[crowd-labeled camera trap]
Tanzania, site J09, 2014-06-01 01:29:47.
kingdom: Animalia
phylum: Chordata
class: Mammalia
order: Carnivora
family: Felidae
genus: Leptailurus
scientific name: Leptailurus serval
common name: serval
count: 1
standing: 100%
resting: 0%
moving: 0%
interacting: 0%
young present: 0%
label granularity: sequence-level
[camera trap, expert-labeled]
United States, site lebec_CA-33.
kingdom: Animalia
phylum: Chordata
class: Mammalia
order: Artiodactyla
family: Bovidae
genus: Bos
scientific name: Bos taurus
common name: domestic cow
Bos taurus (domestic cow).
********************
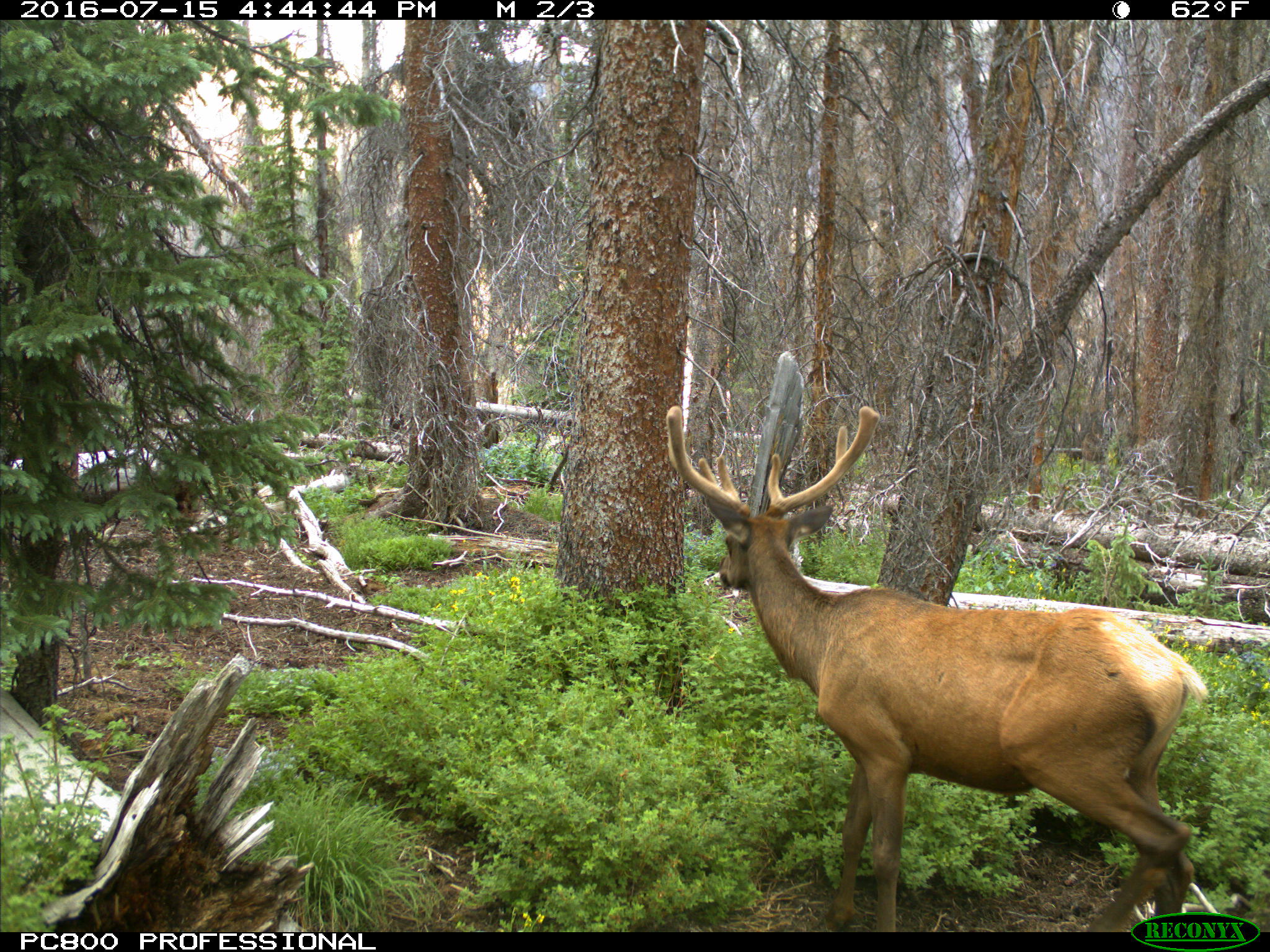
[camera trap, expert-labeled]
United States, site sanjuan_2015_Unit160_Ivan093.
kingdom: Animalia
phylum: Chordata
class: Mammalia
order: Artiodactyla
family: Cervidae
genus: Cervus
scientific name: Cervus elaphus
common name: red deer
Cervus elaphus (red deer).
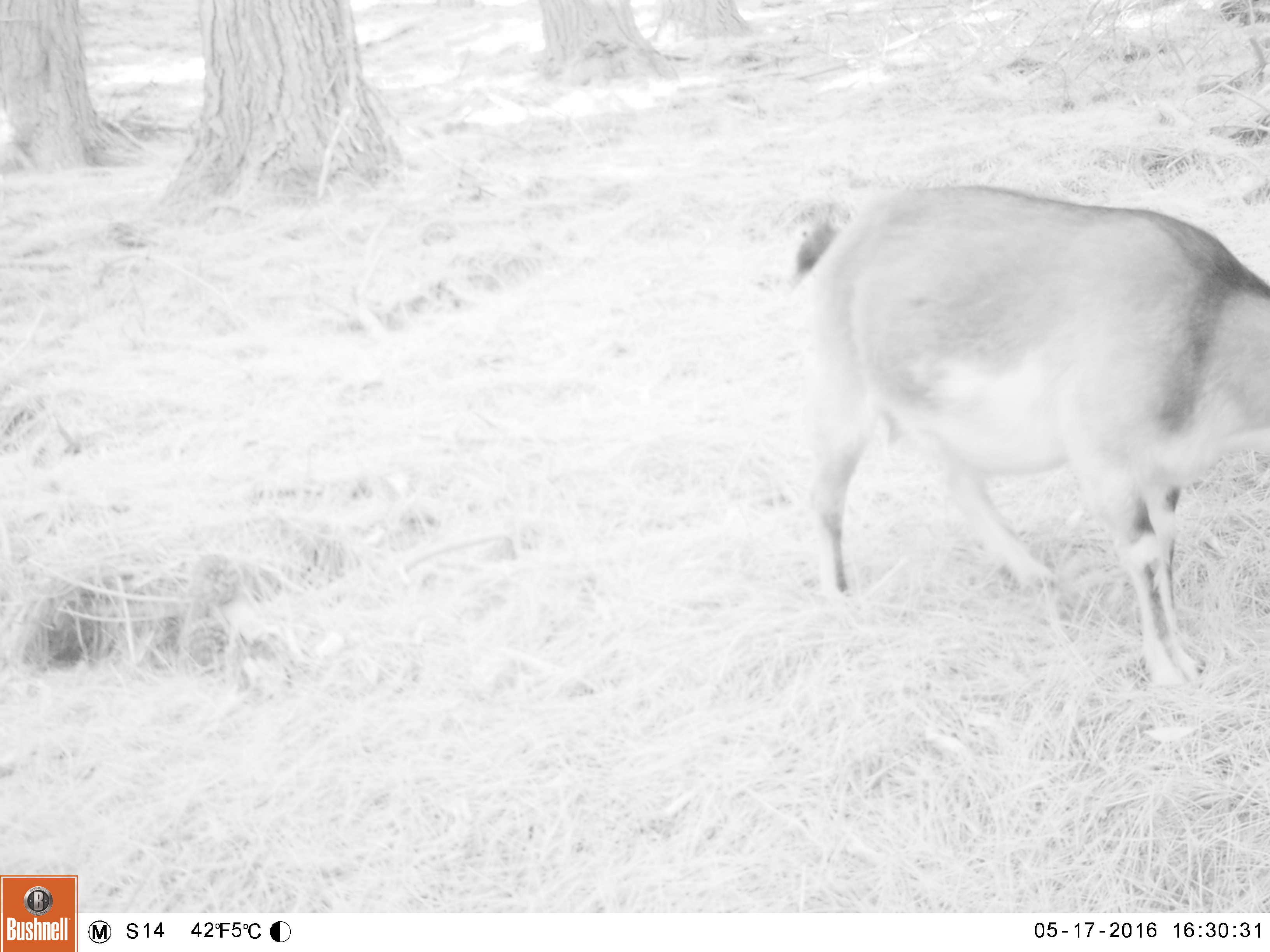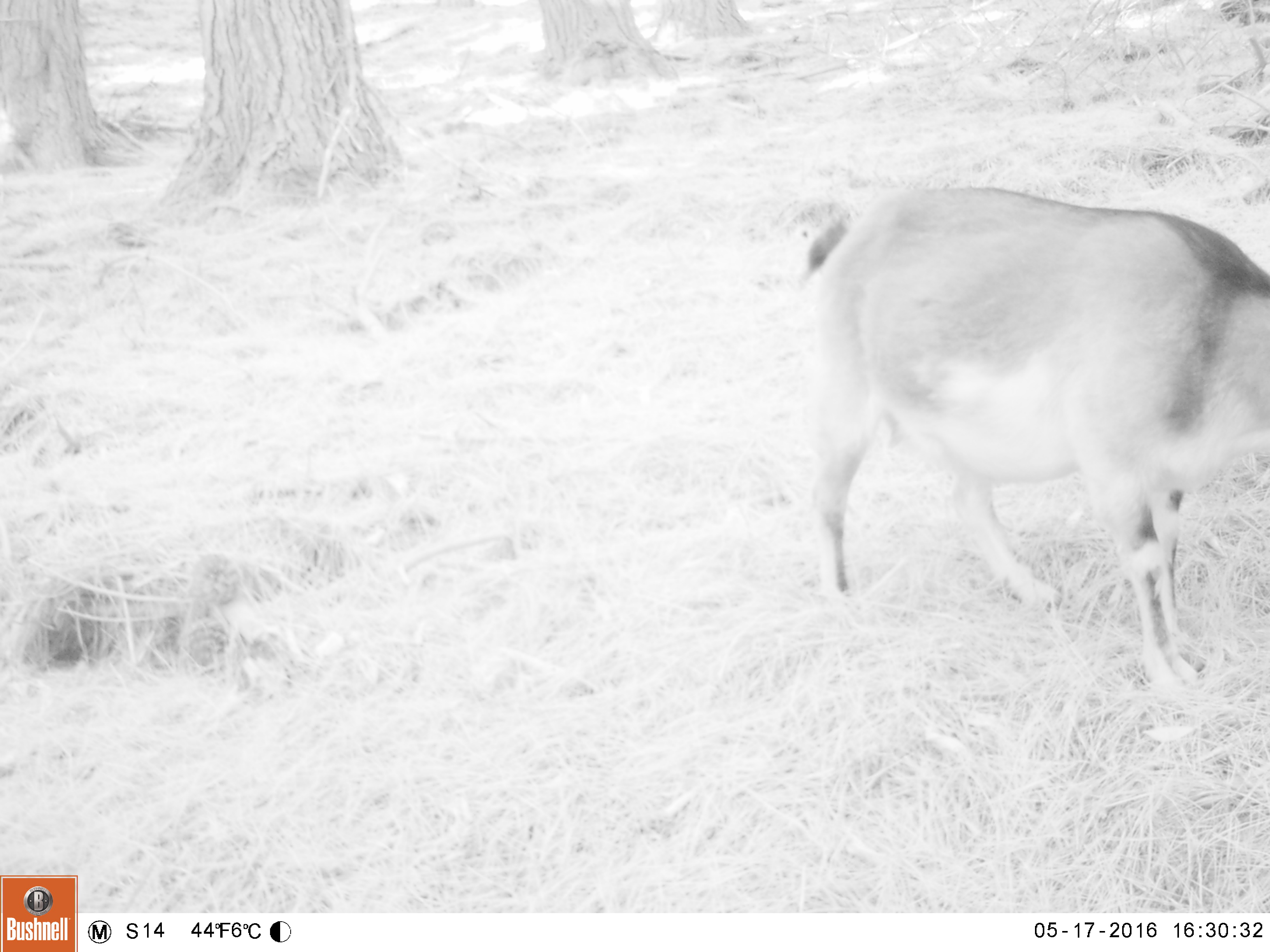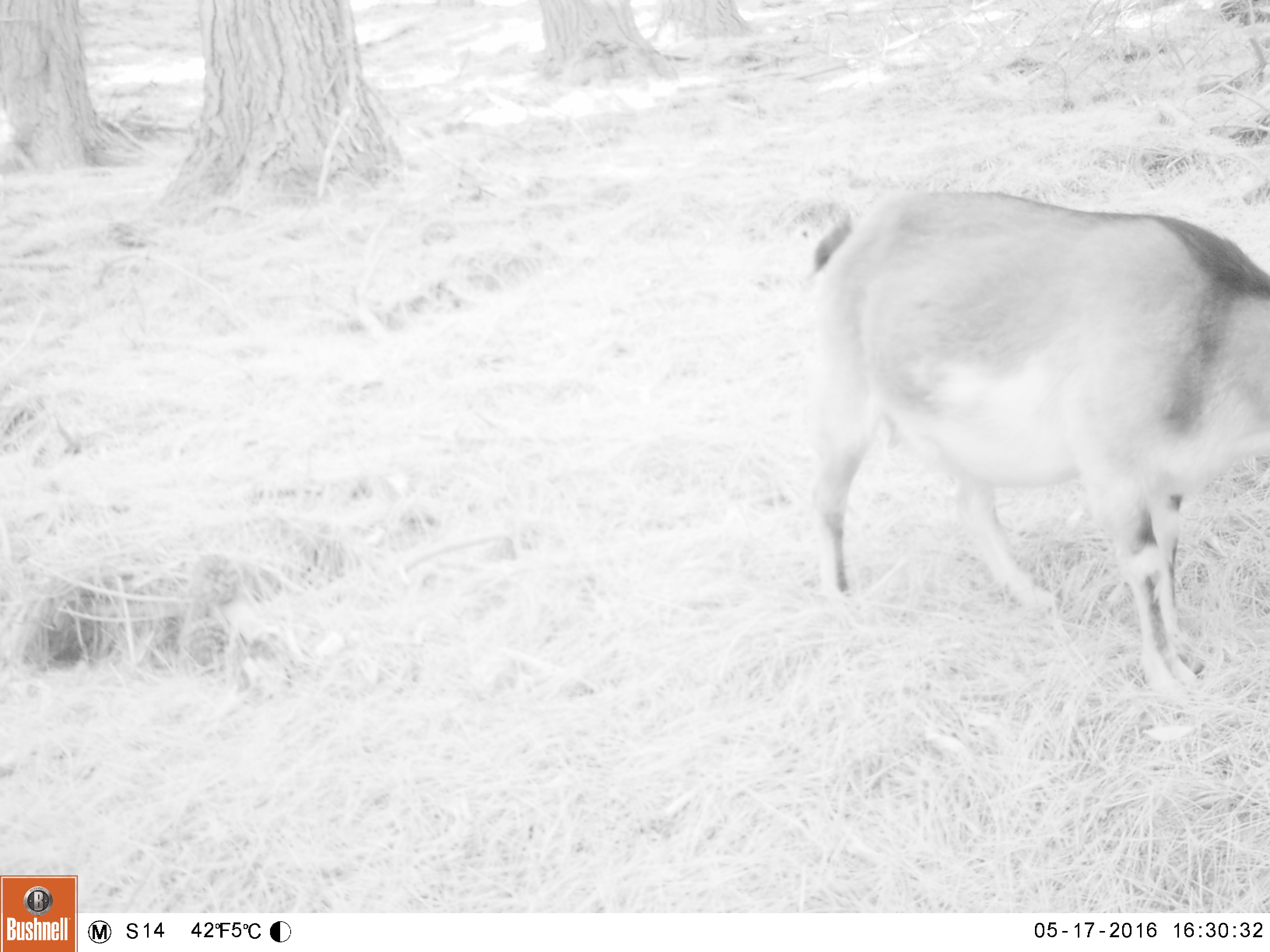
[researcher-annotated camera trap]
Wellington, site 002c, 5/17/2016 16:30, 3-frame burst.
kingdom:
********************
Exercise prompt
Out of the data above, return each line where the word "camera" can be found.

Answer to this task
[crowd-labeled camera trap]
[camera trap, expert-labeled]
[camera trap, expert-labeled]
[researcher-annotated camera trap]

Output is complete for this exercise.